Not everyone with Parkinson’s disease has great-grandchildren or even grandchildren. Although the average age of diagnosis is between 60 and 65, many are in their 50s and some in their 40s. We even have patients who are in their 30s when symptoms begin.

Treatments—medication, rehabilitation therapies, sometimes surgery—combined with a favorable attitude and proper education, have converted Parkinson’s into a manageable chronic disease. Vigorous physical exercise, in particular, appears to stabilize function and preserve brain cells. Parkinson’s disease must be dealt with, and the impact on people’s lives is significant. But, like diabetes and breast cancer, it is a disease that a person can live with, and live well, for many years.

My patients not only WERE amazing people, they ARE amazing people. They work as doctors, nurses, accountants, teachers, mechanics, musicians and business owners. They climb Mt. Kilimanjaro. They win 5K races.  They write books. They participate in Civil War reenactments. And (only in Minnesota) they prepare an annual lutefisk dinner for 50 relatives. One was featured in the newspaper last year for his Christmas light display.  Amazing people. It is a privilege for me to belong to the Parkinson’s disease community.

There is much that we don’t know about Parkinson’s disease—in particular, how to stop or reverse the gradual loss of brain cells. But the patients of today have opportunities not available 50 years ago. They can actively pursue aggressive management of their symptoms and live well for many years after the diagnosis. And if they want, they can be part of the solution. Clinical research is focusing more and more on treatments to address the disease process itself, as well as better ways to manage symptoms. These research studies need participants, advocates, financial support, and an interested and engaged community.

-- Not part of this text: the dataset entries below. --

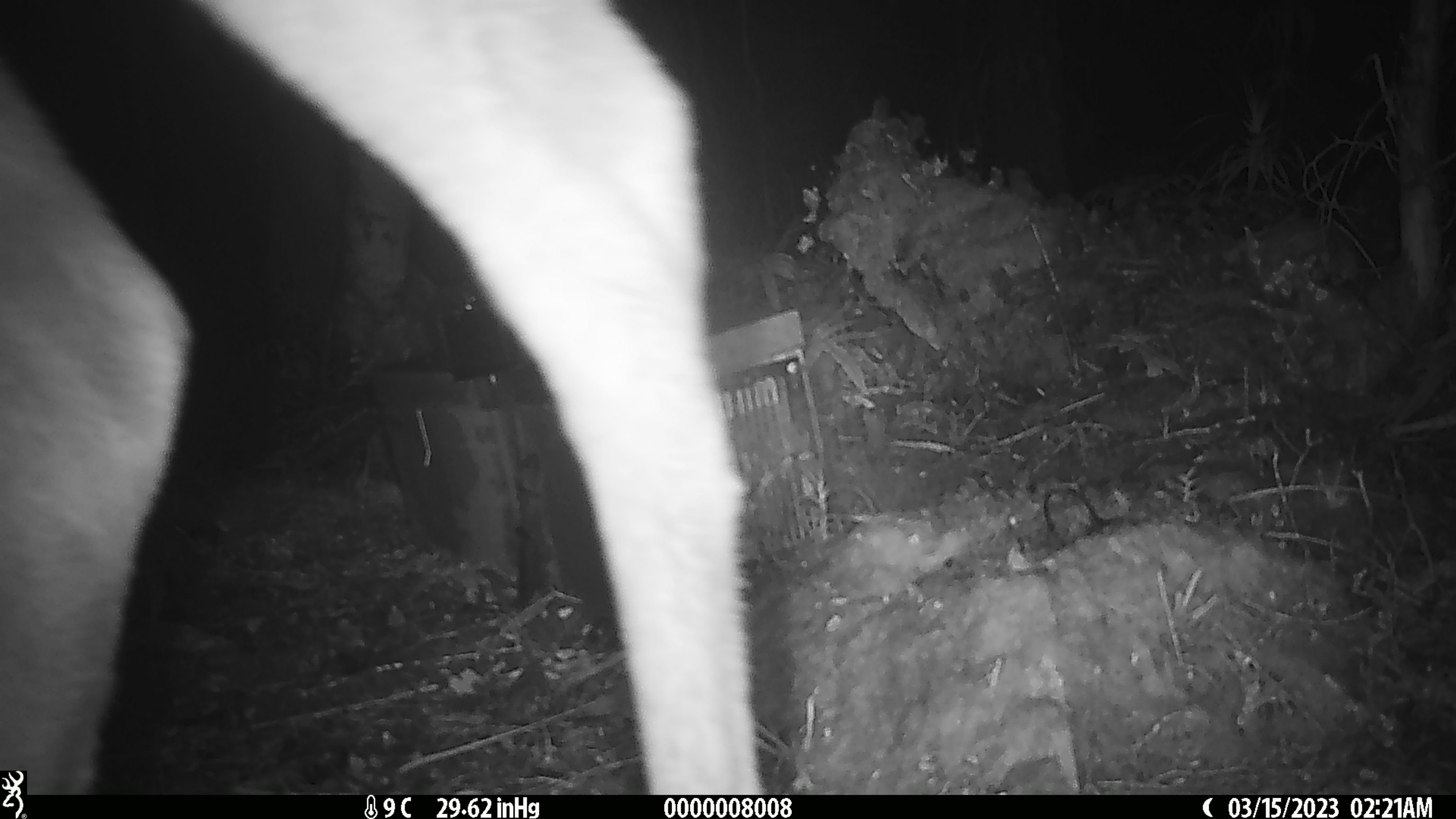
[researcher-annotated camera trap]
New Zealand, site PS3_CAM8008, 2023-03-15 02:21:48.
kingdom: Animalia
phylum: Chordata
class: Mammalia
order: Artiodactyla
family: Cervidae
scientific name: Cervidae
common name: deer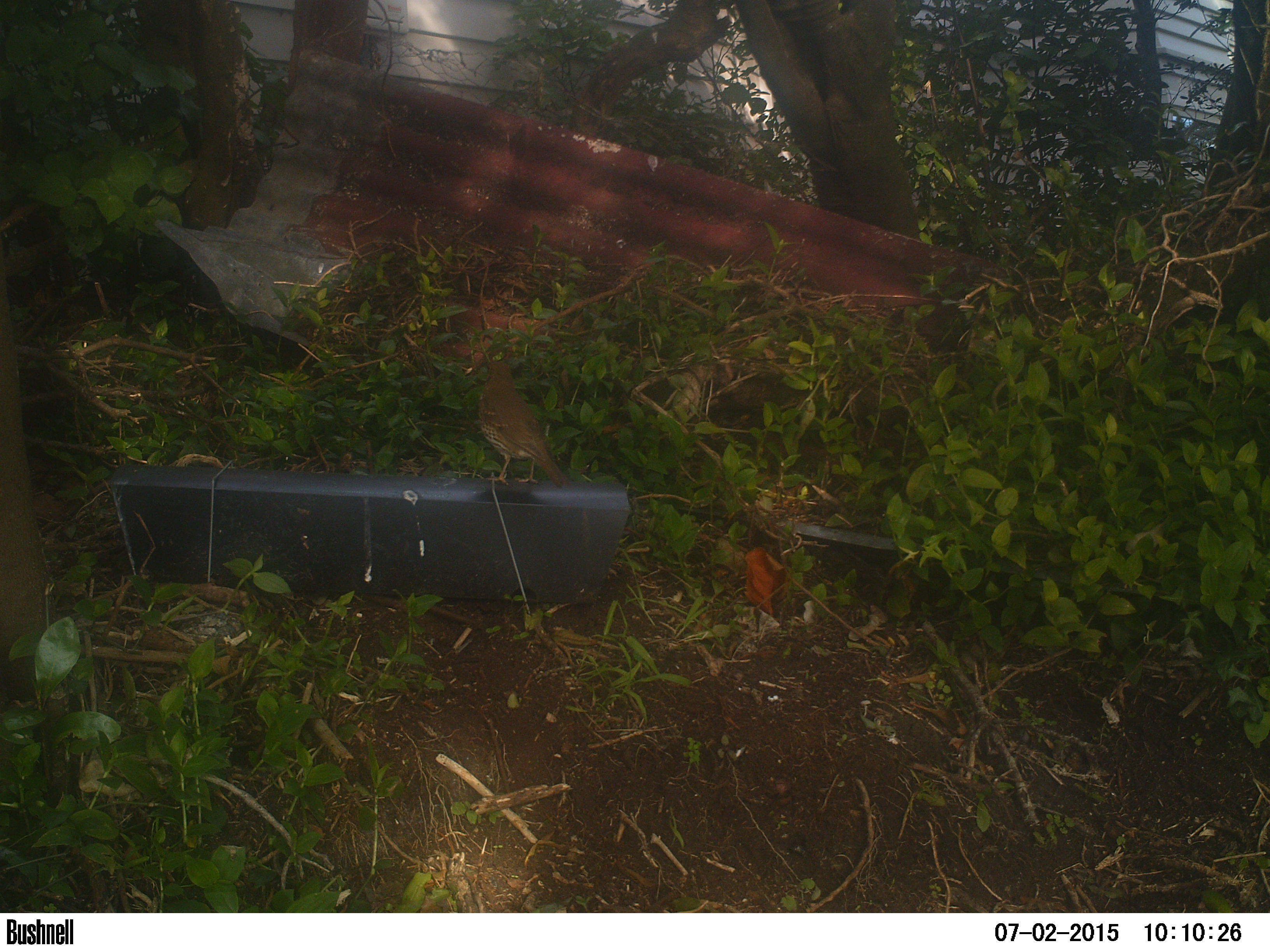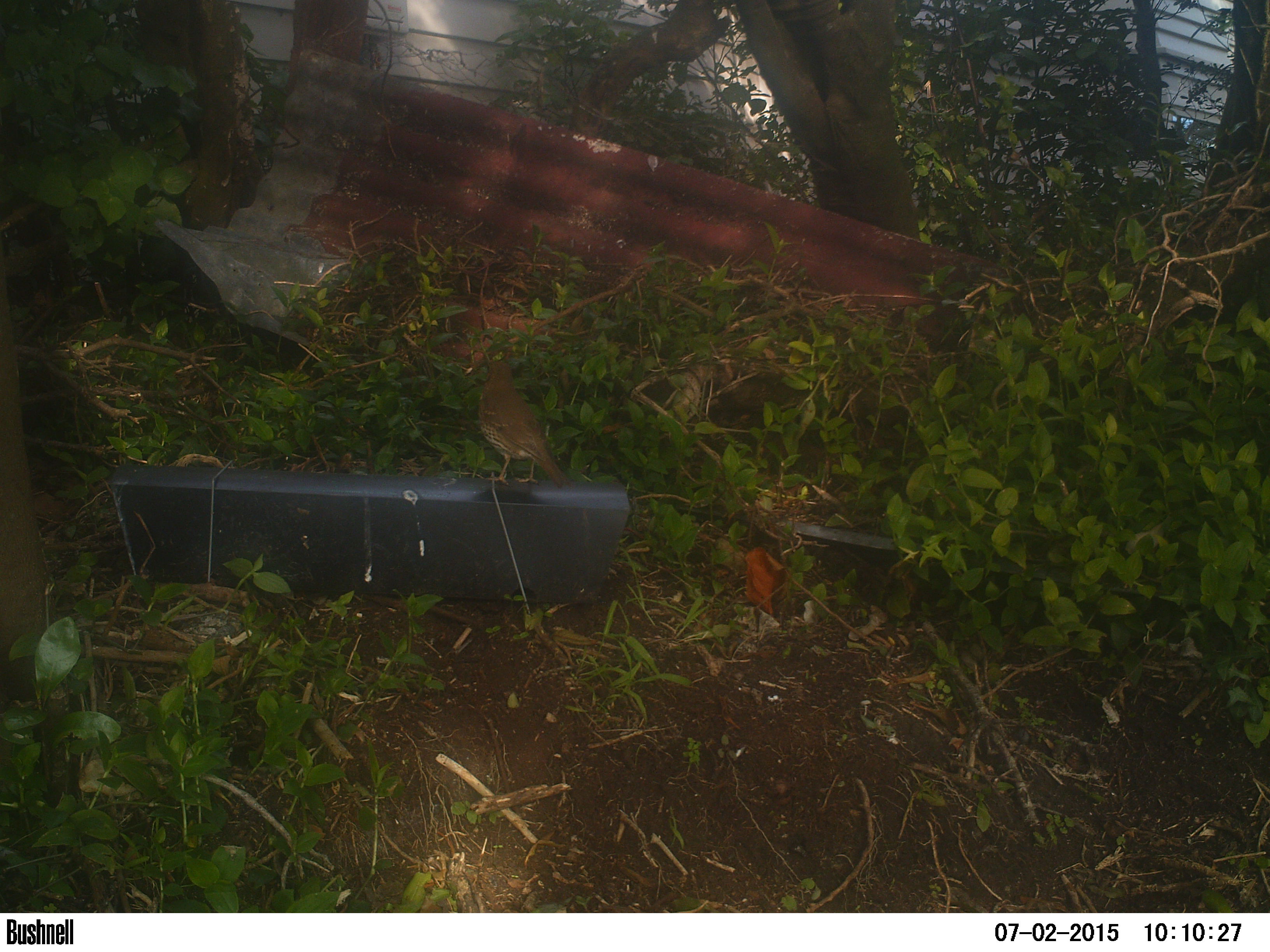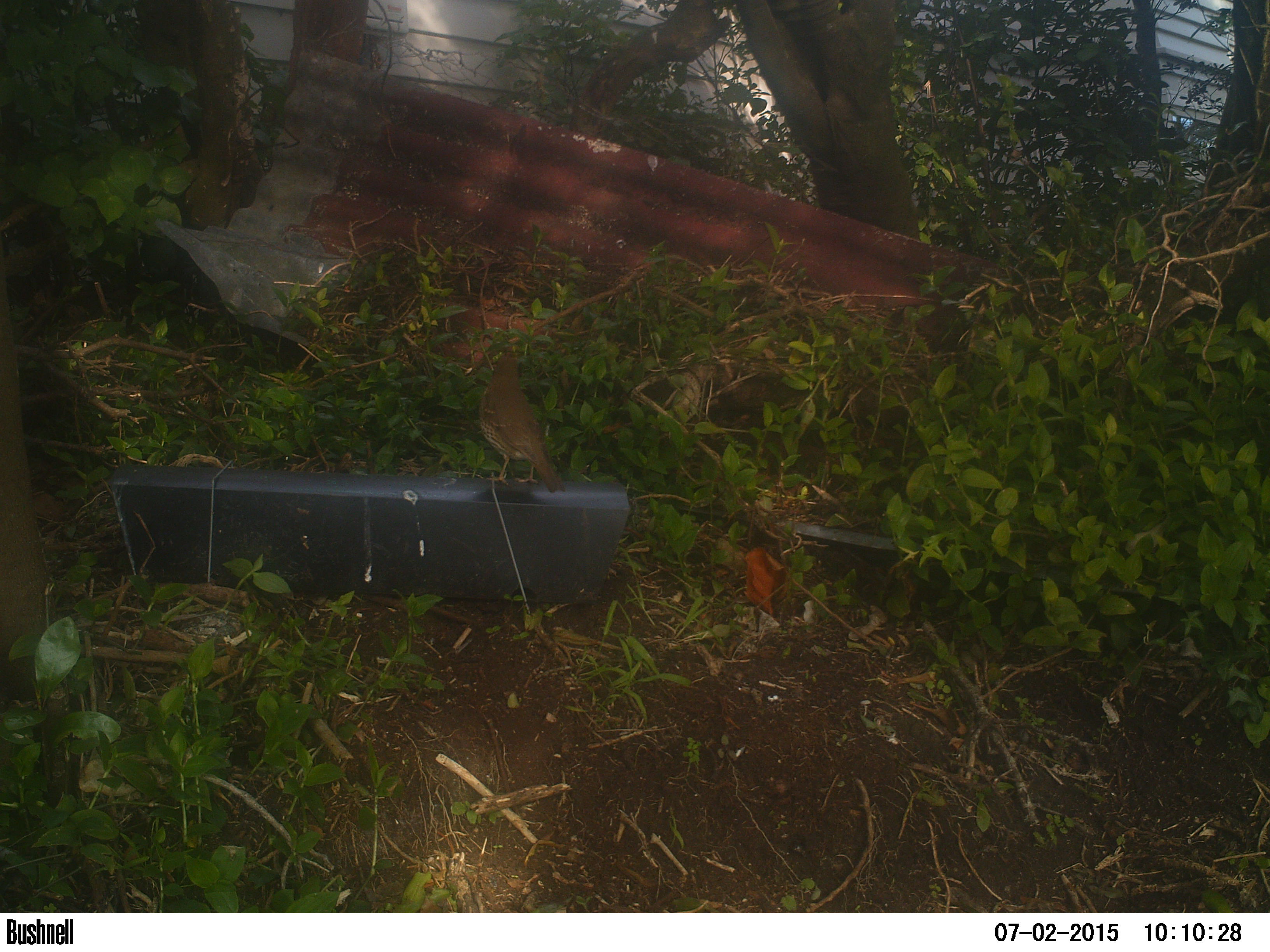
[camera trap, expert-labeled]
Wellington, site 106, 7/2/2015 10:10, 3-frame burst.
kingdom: Animalia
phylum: Chordata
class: Aves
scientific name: Aves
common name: bird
Bird (Aves).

Only together can we find better solutions to the problems presented by Parkinson’s disease.

I will talk in future blogs about current treatments, new research breakthroughs. If I am feeling brave enough I may write about areas of controversy or disagreement. But for today, the message is “Parkinson’s awareness.”

If everybody would tell one other person about Parkinson’s disease, invite one other person to the Moving Day Twin Cities walk, or an educational program, or a fundraising event, we would double the energy available to fight this disease!

Note: The information included on this blog is for educational purposes only. It is not intended nor implied to be a substitute for professional medical advice. Readers should always consult their own health care provider to determine the appropriateness of the information for their own situation. Readers should also contact their own providers if they have any questions regarding a medical condition or treatment plan. Reading the information on this blog does not create a physician-patient relationship.